Thursday, August 19, 2010
The Court of Appeals of Oregon recently distinguished, for purposes of admitting evidence of prior crimes committed by a defendant, between the defenses of "The alleged crime never happened" and "You've charged the wrong person." If a defendant asserts that the alleged crime never occurred, then evidence of similar prior acts by the defendant is inadmissible "propensity" evidence. But if the defendant argues that someone other than the defendant did the deed, then evidence of the defendant's prior conduct may be admitted to prove "identity" of the perpetrator.
In State v. Pitt, --- P.3d ----, 2010 WL 3239406 (Or. App. Aug. 18, 2010), the prosecution charged Douglas Pitt with child molestation. At trial, the jury heard "evidence of misconduct not charged in [the] indictment, including his earlier sexual abuse of the victim and her same-aged cousin." The defendant appealed his conviction, arguing that the evidence was improperly admitted. The appeals court affirmed, relying in part on the nature of Pitt's defense at trial.

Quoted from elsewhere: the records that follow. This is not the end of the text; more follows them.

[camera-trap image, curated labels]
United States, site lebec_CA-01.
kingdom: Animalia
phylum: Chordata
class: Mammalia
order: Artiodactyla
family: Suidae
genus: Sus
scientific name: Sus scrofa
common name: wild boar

Pursuant to Oregon Evidence Code 404(3),
Evidence of other crimes, wrongs or acts is not admissible to prove the character of a person in order to show that the person acted in conformity therewith. It may, however, be admissible for other purposes, such as proof of motive, opportunity, intent, preparation, plan, knowledge, identity, or absence of mistake or accident.
The rule is similar to Federal Rule of Evidence 404(b).
As summarized by defense counsel, Pitt's "defense is and has always been that this didn't happen, that he didn't do it, if it did happen, it wasn't him. And so the question of intent is really not at issue in this case." The court disagreed, stating that had Pitt relied solely on the "this didn't happen" theory, then his prior acts would have been inadmissible. Because, however, he speculated (among other theories) "that the victim's initial identification of her abuser as 'Doug' was ambiguous, because Doug is not only defendant's name but also the name of one of the victim's relatives," Pitt placed the identity of the abuser into dispute, converting Pitt's prior abuse of the victim and her cousin from improper propensity evidence into evidence "admissible for other purposes, such as proof of ... intent."
The court carefully distinguished cases like Pitt's from those in which defendants advance "no argument that someone else had perpetrated acts of abuse against the victims." In such cases, prior bad acts by defendants would not be admissible. Pitt, at n.2. Here, the court concluded "that, because one of defendant's theories was that someone else was the perpetrator of any abuse of the victim, the uncharged misconduct evidence was relevant to a contested fact, namely, the accuracy of the victim's identification of her abuser."